• **What you need to do**
Starting with the line that contains "Rebecca Seidler: Once" and going on through the line that contains "Carte Geschichte des", lay out those entries as a numbered list, skipping any blank lines and leaving out the pictures.

• **Dataset records**
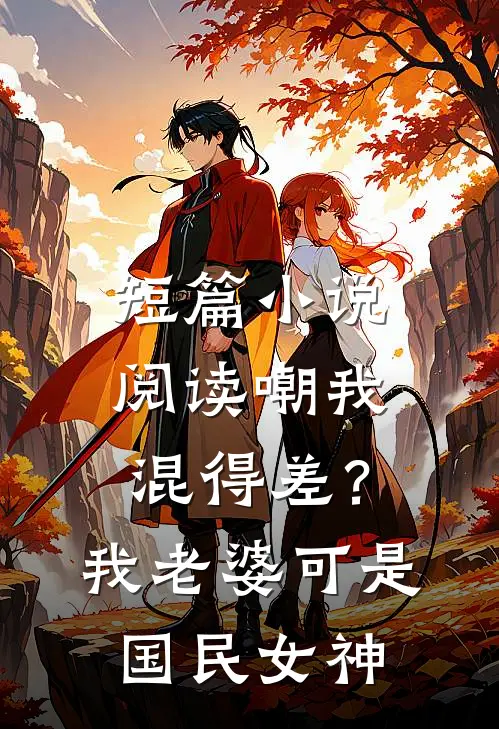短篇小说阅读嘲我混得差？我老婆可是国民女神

...

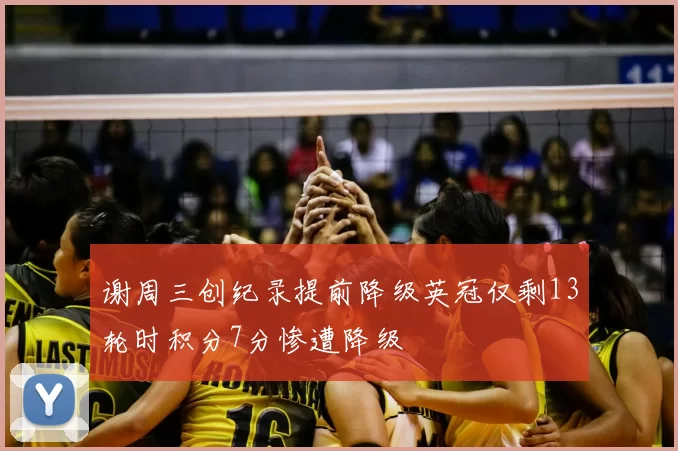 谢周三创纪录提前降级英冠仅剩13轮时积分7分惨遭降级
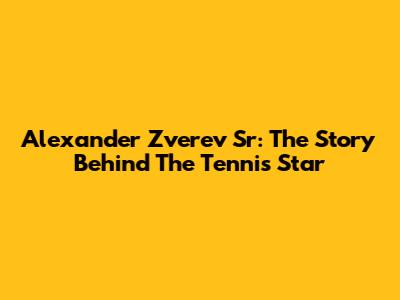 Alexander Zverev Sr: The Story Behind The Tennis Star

---

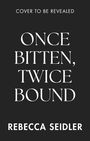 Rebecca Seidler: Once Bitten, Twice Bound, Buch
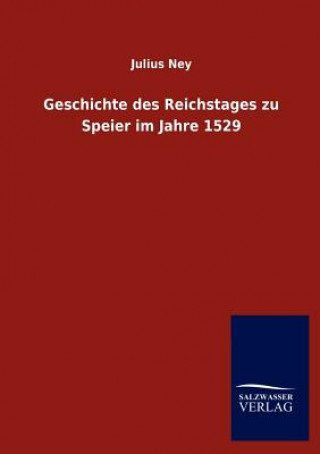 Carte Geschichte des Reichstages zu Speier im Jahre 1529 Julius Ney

• **Reply to the exercise**
1.  Rebecca Seidler: Once Bitten, Twice Bound, Buch
2.  Carte Geschichte des Reichstages zu Speier im Jahre 1529 Julius Ney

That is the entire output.